**Collection entries:**
┄┄┄┄┄┄┄┄┄┄┄┄┄┄┄┄┄┄┄┄
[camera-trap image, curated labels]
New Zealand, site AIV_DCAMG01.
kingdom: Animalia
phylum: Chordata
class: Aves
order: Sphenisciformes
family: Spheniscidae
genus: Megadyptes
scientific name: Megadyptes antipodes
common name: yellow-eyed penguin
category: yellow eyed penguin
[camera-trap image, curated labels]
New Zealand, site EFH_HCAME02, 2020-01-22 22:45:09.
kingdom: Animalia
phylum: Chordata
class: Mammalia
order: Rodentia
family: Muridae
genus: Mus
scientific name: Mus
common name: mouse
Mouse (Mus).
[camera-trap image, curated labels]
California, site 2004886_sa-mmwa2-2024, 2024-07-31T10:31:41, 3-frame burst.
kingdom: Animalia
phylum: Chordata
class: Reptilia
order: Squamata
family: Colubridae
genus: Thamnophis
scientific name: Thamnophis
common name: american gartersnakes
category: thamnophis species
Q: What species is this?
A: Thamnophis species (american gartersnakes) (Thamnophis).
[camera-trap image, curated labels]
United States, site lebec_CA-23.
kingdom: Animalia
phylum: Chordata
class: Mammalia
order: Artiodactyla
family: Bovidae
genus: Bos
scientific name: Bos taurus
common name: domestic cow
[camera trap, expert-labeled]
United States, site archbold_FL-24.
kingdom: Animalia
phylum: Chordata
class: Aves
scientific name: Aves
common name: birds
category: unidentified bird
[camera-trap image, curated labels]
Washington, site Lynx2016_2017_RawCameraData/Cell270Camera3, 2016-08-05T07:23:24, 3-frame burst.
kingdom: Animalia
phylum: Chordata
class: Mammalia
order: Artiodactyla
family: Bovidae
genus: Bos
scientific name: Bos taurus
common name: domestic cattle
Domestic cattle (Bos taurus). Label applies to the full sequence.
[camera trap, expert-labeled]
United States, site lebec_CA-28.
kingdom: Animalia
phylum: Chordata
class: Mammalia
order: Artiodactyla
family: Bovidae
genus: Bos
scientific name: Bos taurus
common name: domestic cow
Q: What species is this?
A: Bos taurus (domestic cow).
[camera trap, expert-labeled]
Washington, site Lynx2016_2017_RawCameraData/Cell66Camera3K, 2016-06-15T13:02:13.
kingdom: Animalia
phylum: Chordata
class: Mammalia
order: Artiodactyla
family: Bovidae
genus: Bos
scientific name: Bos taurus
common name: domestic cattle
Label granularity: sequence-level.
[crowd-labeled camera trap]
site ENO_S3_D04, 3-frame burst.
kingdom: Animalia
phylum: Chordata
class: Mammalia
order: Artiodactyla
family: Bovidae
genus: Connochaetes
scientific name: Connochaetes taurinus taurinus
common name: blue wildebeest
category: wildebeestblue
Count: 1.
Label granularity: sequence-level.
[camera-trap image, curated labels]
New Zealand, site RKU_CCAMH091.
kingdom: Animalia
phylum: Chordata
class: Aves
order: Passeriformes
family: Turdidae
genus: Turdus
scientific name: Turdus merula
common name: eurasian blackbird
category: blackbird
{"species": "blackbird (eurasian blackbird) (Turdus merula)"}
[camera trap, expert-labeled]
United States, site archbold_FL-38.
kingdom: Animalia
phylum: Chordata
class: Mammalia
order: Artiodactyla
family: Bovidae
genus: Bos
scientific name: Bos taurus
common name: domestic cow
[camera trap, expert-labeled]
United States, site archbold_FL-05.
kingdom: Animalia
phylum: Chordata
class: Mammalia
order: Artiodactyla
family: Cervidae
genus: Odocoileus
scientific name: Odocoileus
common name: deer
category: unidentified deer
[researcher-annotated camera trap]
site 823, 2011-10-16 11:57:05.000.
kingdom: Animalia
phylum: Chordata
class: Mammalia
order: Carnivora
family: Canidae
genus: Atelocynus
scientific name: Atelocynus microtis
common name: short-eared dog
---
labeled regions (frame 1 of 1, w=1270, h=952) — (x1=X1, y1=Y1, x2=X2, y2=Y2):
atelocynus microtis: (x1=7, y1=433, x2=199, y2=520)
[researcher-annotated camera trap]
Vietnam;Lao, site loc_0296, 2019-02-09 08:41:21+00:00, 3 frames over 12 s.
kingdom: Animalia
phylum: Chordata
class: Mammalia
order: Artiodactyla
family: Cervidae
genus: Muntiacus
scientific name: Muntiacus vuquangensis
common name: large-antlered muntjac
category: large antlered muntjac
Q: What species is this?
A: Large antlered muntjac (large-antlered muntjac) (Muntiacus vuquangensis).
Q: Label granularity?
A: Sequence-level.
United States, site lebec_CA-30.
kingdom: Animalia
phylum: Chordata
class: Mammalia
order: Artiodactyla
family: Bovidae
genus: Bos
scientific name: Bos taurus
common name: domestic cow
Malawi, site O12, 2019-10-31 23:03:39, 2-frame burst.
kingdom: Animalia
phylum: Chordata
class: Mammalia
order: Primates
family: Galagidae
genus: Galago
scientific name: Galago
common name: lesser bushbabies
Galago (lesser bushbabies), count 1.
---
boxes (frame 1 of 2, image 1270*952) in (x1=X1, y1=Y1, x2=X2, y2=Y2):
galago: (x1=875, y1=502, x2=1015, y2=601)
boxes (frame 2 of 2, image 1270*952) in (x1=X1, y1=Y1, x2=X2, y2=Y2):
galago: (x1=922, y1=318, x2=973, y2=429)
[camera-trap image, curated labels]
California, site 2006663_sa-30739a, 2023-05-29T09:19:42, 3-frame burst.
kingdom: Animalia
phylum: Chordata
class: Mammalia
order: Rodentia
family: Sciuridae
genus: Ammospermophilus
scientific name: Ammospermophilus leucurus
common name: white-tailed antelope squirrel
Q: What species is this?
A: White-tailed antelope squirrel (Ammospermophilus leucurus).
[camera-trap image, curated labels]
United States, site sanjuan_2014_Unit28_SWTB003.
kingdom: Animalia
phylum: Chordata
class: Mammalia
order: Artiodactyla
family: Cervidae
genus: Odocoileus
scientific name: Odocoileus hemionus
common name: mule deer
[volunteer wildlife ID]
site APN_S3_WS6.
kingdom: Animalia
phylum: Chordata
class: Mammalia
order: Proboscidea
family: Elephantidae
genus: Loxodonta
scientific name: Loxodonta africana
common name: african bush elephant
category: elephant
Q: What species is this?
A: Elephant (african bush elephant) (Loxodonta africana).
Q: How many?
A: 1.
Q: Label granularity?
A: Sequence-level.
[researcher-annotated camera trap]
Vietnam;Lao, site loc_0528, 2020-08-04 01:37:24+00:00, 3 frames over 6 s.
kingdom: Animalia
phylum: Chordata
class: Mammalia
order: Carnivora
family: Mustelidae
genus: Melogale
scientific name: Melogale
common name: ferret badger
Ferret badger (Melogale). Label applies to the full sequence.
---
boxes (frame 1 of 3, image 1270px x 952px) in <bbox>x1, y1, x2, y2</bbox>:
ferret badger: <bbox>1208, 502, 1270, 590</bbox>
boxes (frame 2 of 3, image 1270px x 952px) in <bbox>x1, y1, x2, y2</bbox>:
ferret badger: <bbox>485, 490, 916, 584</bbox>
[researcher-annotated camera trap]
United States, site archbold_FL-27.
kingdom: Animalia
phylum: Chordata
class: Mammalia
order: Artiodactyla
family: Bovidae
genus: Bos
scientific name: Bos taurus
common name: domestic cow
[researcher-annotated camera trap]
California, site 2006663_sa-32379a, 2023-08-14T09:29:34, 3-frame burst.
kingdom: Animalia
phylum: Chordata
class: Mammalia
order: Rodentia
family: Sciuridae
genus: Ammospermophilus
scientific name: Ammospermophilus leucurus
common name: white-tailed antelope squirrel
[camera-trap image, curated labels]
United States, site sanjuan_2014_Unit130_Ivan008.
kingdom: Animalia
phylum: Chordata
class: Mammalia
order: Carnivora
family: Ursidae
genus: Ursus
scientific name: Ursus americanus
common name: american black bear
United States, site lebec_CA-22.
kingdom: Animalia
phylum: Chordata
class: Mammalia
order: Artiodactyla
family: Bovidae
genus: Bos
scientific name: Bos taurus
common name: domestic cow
┄┄┄┄┄┄┄┄┄┄┄┄┄┄┄┄┄┄┄┄
**Exercise:** How many lines of the entries include the string "Vietnam"? Answer with a number and no other words.

**Reply:** 2